Although it may seem that nuclear power has many positive outcomes, there is a downside. Irradiated materials like Iodine-131, cesium-137, and cobalt-60, are incredibly dangerous. Unlike the fantasy worlds of superheroes, radiation exposure does not turn people into Spider-Man, the Hulk, or the Fantastic Four but rather has significant ill effects, from burns and radiation sickness to several types of cancer and cardiovascular disease. A person with acute radiation syndrome can die within weeks or months. Radiation that escapes into the environment, as it did at the Chernobyl nuclear plant accident in April 1986, is harmful thousands of years into the future.

Additionally, toxic waste generated by spent nuclear fuel requires long-term storage and management. Though advances have been made in recycling and maximizing the use of radioactive fuel rods, the United States alone generates about 2,000 metric tons of spent nuclear fuel annually that has to go somewhere. But no one wants this waste contained near their homes, which makes finding places to store nuclear waste challenging. (See if the U.S. is also the country with the most nuclear weapons.)

The first nuclear power station began in 1954 in the former Soviet Union (now Russia) with the opening of the Obninsk Nuclear Power Plant in Obninsk. The United Kingdom followed a few years later with the Calder Hall, and then the United States with the Shippingport Atomic Power Station. The number of countries with nuclear power plants has only increased. with 32 countries currently using nuclear power plants. Belarus and the United Arab Emirates are the most recent members of this global nuclear power club. These countries have agreed to track incidents at their nuclear plants and in other industries that use radiological materials, from medical imaging to materials testing (i.e. industrial radiography).

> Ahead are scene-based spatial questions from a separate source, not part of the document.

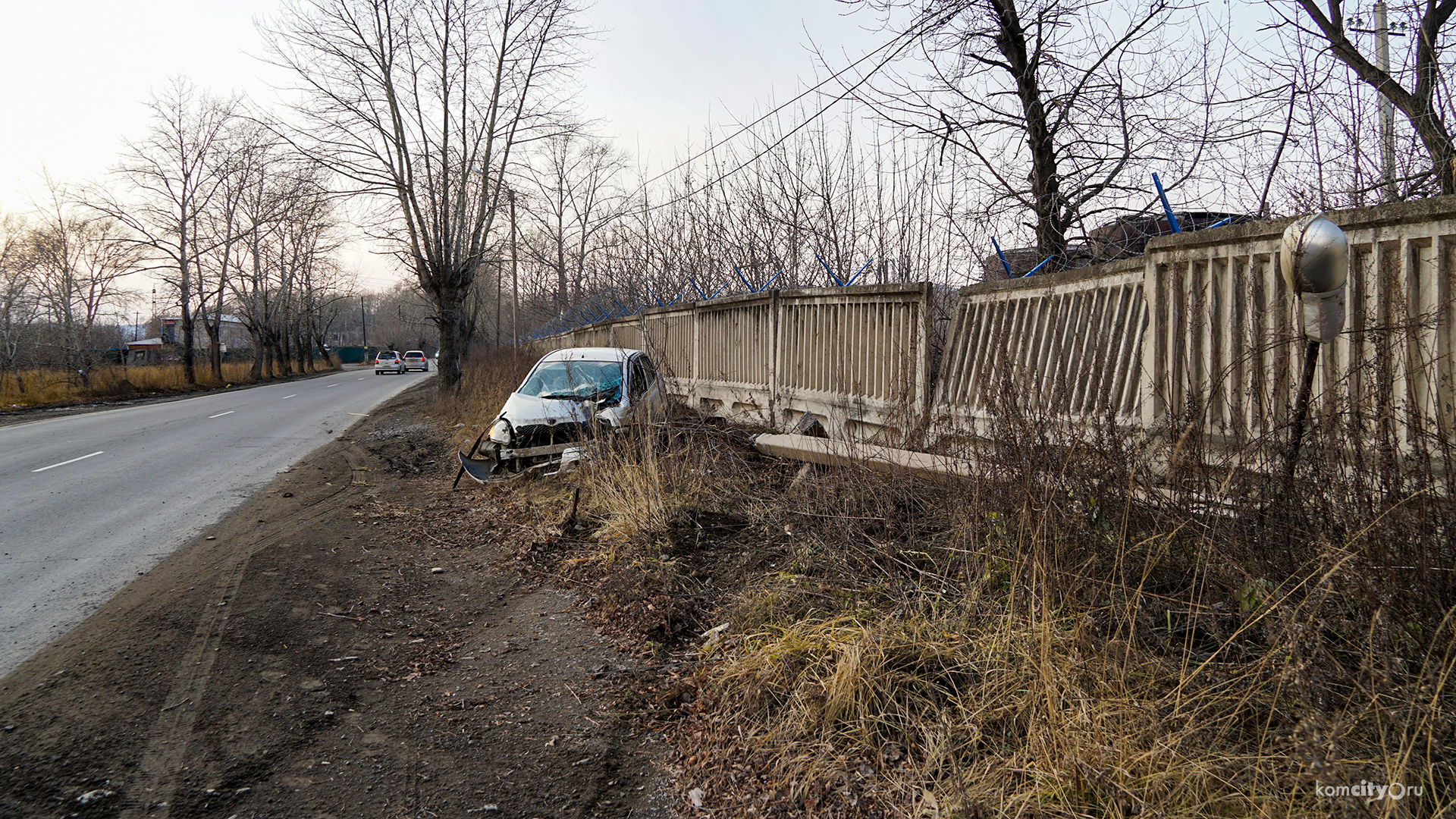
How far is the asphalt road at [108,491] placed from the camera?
16.7 feet

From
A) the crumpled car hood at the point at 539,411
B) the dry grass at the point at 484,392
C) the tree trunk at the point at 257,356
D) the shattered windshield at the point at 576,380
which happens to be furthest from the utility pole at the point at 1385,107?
the tree trunk at the point at 257,356

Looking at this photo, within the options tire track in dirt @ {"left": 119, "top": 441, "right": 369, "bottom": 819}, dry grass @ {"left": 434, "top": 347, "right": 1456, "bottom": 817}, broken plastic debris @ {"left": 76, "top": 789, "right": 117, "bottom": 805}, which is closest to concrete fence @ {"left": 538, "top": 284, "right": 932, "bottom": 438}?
dry grass @ {"left": 434, "top": 347, "right": 1456, "bottom": 817}

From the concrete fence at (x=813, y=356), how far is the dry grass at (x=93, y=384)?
70.8ft

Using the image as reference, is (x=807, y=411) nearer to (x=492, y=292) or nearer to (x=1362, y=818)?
(x=1362, y=818)

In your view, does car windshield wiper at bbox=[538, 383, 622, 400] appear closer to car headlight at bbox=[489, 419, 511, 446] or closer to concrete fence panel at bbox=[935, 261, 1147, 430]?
car headlight at bbox=[489, 419, 511, 446]

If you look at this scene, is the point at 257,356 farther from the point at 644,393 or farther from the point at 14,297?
the point at 644,393

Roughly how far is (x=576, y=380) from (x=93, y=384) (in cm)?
2602

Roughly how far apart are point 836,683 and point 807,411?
5590 millimetres

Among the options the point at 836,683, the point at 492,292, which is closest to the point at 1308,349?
the point at 836,683

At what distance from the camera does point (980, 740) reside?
265 cm

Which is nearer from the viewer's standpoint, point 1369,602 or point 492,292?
point 1369,602

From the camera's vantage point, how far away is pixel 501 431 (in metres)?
8.54

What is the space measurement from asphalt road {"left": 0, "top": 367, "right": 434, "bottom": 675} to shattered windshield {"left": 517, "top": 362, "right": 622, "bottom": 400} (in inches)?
138

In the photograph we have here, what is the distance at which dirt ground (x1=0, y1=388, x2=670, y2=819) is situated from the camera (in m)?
2.80
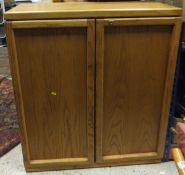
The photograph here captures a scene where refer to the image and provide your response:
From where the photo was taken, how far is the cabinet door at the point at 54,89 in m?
1.23

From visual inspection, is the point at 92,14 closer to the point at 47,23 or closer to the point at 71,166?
the point at 47,23

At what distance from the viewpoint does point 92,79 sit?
52.3 inches

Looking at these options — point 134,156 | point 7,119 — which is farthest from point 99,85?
point 7,119

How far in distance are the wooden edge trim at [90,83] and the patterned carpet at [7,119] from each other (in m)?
0.60

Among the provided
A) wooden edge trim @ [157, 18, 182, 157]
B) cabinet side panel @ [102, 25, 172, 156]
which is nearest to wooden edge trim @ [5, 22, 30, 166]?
cabinet side panel @ [102, 25, 172, 156]

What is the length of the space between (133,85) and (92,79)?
0.22m

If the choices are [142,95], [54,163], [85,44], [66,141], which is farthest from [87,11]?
[54,163]

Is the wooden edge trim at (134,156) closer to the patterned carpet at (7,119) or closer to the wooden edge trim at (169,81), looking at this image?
the wooden edge trim at (169,81)

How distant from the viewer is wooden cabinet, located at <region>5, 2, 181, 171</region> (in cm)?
122

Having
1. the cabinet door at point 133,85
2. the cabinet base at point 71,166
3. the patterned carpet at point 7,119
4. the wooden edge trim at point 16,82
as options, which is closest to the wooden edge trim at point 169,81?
the cabinet door at point 133,85

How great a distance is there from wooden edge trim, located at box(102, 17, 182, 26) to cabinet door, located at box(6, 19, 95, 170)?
0.30 feet

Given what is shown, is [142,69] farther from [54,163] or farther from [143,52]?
[54,163]

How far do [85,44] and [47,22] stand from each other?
203mm

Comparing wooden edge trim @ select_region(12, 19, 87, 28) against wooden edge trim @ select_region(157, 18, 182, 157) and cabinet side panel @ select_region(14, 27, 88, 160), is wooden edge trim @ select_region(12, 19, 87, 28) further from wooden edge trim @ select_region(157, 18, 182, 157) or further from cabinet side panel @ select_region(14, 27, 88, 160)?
wooden edge trim @ select_region(157, 18, 182, 157)
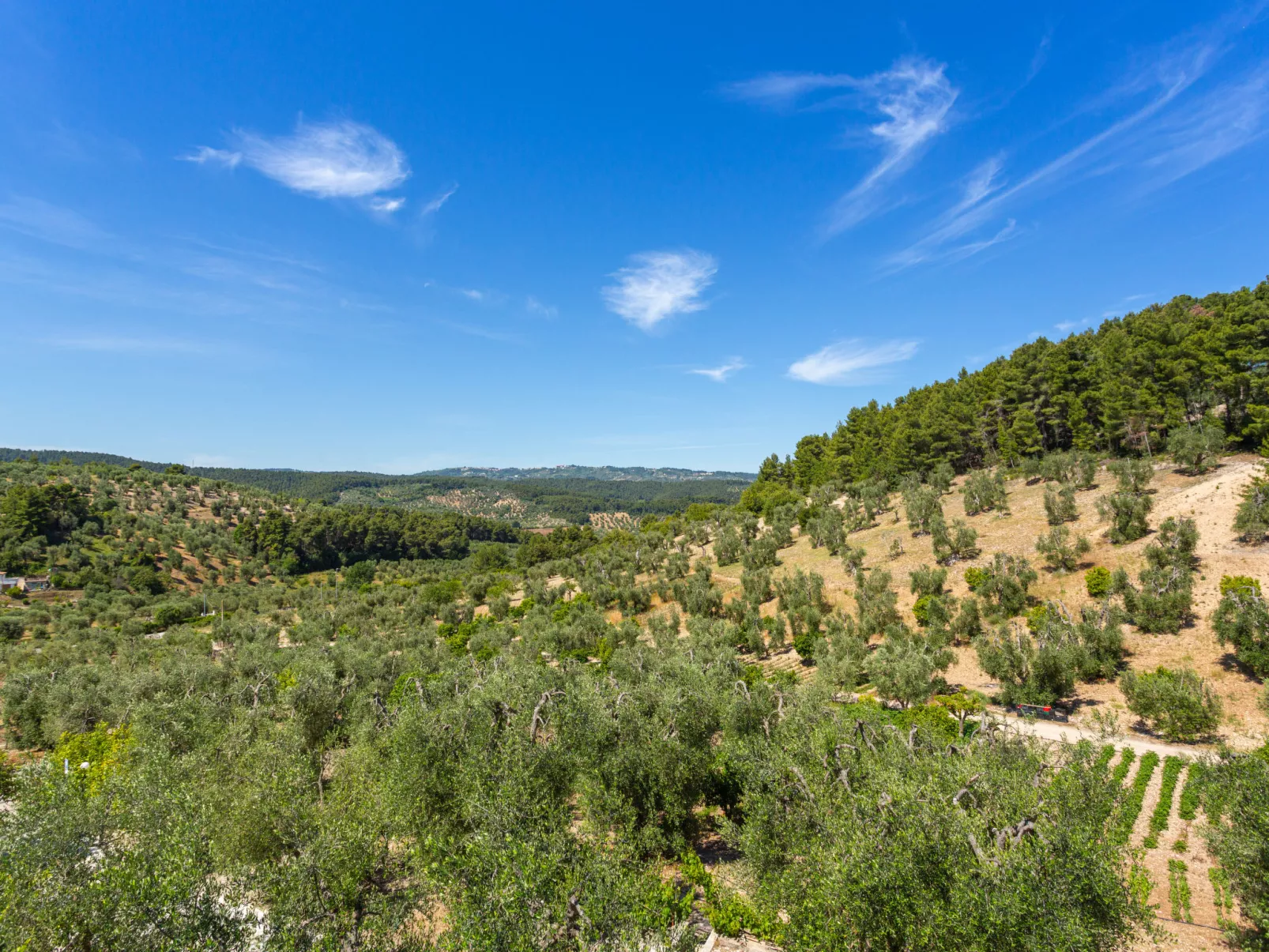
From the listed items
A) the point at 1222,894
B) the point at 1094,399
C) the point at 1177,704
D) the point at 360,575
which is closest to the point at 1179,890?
the point at 1222,894

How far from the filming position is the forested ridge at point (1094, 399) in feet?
179

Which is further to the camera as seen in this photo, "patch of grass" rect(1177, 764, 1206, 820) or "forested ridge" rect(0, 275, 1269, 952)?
"patch of grass" rect(1177, 764, 1206, 820)

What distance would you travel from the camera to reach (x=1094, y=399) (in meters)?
67.6

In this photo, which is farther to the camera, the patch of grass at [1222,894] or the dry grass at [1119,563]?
the dry grass at [1119,563]

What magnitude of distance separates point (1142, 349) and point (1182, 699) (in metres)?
56.2

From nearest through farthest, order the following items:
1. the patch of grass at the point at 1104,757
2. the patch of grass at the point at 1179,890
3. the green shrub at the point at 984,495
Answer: the patch of grass at the point at 1179,890 → the patch of grass at the point at 1104,757 → the green shrub at the point at 984,495

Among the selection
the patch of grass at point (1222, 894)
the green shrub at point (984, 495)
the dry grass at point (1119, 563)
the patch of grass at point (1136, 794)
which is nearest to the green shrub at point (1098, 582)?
the dry grass at point (1119, 563)

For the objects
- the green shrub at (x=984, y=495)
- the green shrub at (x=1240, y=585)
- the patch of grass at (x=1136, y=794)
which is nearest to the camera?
the patch of grass at (x=1136, y=794)

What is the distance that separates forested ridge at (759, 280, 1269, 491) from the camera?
179 feet

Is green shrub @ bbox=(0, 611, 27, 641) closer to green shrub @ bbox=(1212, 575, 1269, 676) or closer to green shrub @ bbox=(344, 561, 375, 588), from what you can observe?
green shrub @ bbox=(344, 561, 375, 588)

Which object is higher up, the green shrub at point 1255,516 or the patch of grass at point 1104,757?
the green shrub at point 1255,516

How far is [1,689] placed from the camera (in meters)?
36.2

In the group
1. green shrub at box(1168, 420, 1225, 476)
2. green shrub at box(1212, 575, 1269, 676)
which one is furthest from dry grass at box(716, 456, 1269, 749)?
green shrub at box(1168, 420, 1225, 476)

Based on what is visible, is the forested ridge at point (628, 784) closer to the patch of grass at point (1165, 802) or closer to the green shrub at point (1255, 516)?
the green shrub at point (1255, 516)
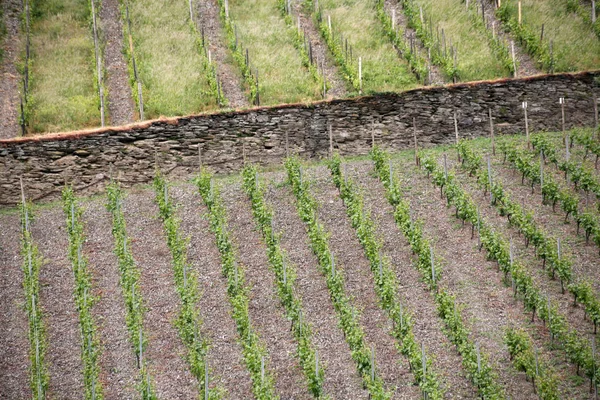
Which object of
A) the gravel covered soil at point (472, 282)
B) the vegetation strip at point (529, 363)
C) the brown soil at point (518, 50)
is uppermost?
the brown soil at point (518, 50)

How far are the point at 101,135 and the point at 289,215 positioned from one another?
18.7 ft

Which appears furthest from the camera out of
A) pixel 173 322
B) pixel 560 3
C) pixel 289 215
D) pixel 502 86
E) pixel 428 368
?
pixel 560 3

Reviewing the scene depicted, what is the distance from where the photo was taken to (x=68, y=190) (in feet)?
97.1

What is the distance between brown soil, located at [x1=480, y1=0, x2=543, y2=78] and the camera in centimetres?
3400

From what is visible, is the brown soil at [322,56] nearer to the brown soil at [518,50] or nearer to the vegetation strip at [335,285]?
the vegetation strip at [335,285]

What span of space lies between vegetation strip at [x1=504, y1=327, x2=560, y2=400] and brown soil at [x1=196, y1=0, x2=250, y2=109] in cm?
1190

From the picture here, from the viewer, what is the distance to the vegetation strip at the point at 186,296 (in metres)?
23.9

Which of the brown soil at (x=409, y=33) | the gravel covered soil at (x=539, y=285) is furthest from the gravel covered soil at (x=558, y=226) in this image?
the brown soil at (x=409, y=33)

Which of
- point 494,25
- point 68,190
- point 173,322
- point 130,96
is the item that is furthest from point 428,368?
point 494,25

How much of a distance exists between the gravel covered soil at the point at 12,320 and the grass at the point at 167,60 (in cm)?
577

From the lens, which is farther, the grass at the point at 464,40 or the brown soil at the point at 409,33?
the grass at the point at 464,40

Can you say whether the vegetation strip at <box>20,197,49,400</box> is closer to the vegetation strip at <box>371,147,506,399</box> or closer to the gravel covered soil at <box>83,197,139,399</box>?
the gravel covered soil at <box>83,197,139,399</box>

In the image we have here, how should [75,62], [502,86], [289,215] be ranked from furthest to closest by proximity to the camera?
[75,62] → [502,86] → [289,215]

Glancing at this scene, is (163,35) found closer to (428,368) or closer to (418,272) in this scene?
(418,272)
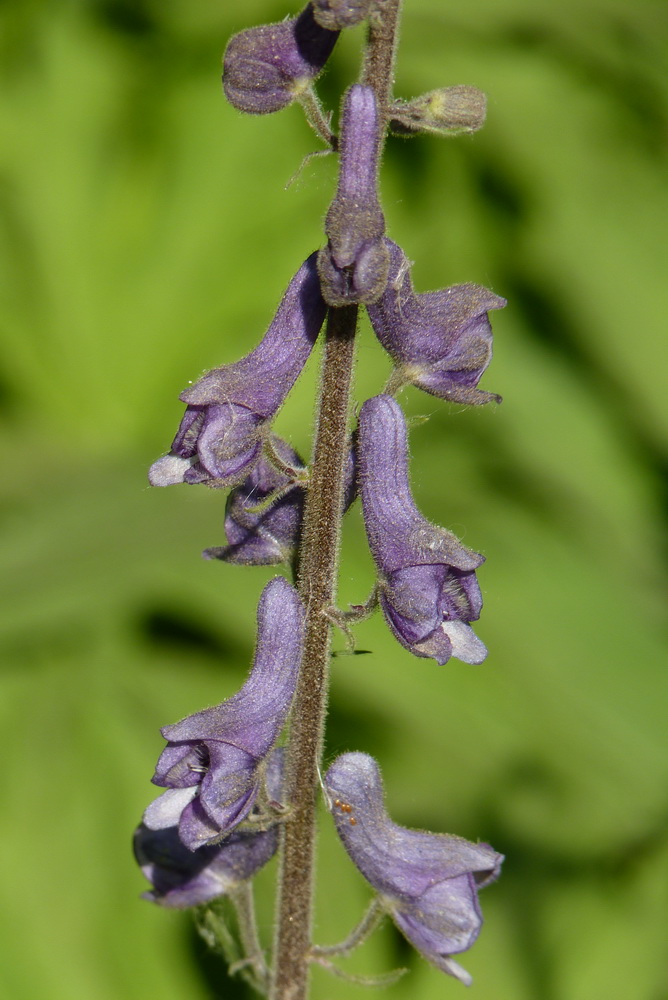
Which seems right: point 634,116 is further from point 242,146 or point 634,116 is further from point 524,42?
point 242,146

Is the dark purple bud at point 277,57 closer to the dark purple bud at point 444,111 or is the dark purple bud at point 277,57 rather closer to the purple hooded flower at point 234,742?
the dark purple bud at point 444,111

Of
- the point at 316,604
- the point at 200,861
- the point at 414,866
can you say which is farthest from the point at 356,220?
the point at 200,861

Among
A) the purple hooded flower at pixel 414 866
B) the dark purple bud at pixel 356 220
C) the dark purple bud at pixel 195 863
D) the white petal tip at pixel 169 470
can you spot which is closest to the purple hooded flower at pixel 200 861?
the dark purple bud at pixel 195 863

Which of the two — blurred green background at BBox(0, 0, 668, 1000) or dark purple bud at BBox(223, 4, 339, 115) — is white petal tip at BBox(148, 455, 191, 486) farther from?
blurred green background at BBox(0, 0, 668, 1000)

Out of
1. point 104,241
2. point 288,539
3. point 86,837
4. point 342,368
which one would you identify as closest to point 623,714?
point 86,837

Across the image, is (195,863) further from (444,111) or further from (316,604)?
(444,111)

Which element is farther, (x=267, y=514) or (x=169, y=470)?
(x=267, y=514)

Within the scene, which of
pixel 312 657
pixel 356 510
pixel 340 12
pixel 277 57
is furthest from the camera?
pixel 356 510
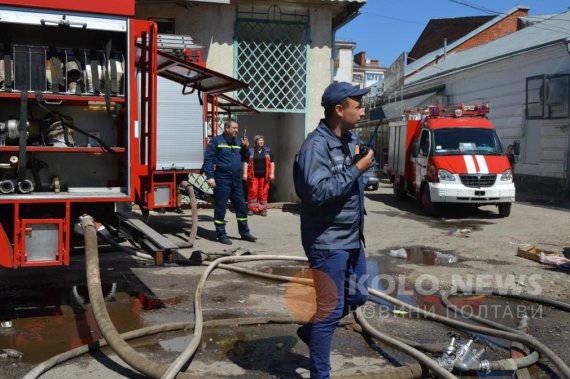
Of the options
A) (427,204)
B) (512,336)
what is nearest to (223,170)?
(512,336)

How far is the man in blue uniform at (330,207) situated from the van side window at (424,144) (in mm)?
10465

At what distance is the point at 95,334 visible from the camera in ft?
17.0

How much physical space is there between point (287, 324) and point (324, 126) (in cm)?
219

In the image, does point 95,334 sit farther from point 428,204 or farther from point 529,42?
point 529,42

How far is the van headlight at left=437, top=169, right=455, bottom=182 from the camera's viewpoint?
13188 mm

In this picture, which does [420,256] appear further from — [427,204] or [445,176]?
[427,204]

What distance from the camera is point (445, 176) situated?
13.2 metres

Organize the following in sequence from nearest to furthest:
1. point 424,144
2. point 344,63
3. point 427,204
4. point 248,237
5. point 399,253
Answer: point 399,253
point 248,237
point 427,204
point 424,144
point 344,63

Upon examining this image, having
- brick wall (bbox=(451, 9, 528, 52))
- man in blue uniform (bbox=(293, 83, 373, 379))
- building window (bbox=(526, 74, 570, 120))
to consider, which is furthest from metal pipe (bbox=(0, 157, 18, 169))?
brick wall (bbox=(451, 9, 528, 52))

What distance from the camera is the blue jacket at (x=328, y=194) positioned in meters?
3.75

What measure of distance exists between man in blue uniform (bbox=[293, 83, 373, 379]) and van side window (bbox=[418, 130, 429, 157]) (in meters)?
10.5

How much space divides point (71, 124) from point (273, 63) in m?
8.95

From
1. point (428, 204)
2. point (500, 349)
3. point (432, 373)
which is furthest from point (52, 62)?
point (428, 204)

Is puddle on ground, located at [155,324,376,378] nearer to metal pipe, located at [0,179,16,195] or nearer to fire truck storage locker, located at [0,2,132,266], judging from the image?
fire truck storage locker, located at [0,2,132,266]
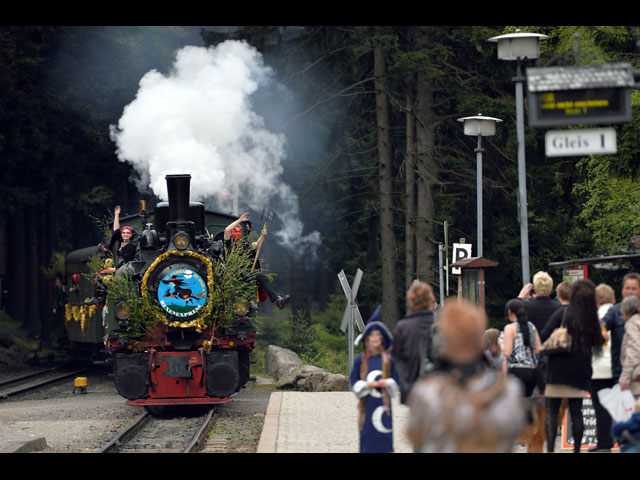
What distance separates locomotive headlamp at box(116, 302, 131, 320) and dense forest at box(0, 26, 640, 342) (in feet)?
36.4

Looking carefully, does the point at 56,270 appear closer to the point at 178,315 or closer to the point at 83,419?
the point at 83,419

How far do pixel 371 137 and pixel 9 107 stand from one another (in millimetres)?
11249

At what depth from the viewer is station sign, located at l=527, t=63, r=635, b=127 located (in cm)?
1032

24/7 Wall St. reviewed Amsterdam-based LAKA (LAndelijk Kernenergie Archief – National Nuclear Energy Archive) archives, which list all nuclear and radiology-related mishaps since 1990 as reported each year by the International Atomic Energy Agency to find how many radiological incidents and mishaps happened in countries with nuclear power reactors. We’ve listed ten countries that have the most incidents. From the IAEA’s Power Reactor Information System database, last updated on Dec. 11, 2022, we added the number of nuclear reactors in each country. 

Countries leading the pack with nuclear incidents are the United States, France, and India.  These countries have reported at least 921 nuclear and radiological mishaps over the past 32 years. Most of these incidents rank low on the seven-level rating system of the International Nuclear Event Scale, or INES, which ranks such mishaps based on numerous factors, including whether the incident overexposed workers or members of the public; and whether or not the radiological spill was contained within a facility; and whether the incident signified a breach of adequate safety protocol.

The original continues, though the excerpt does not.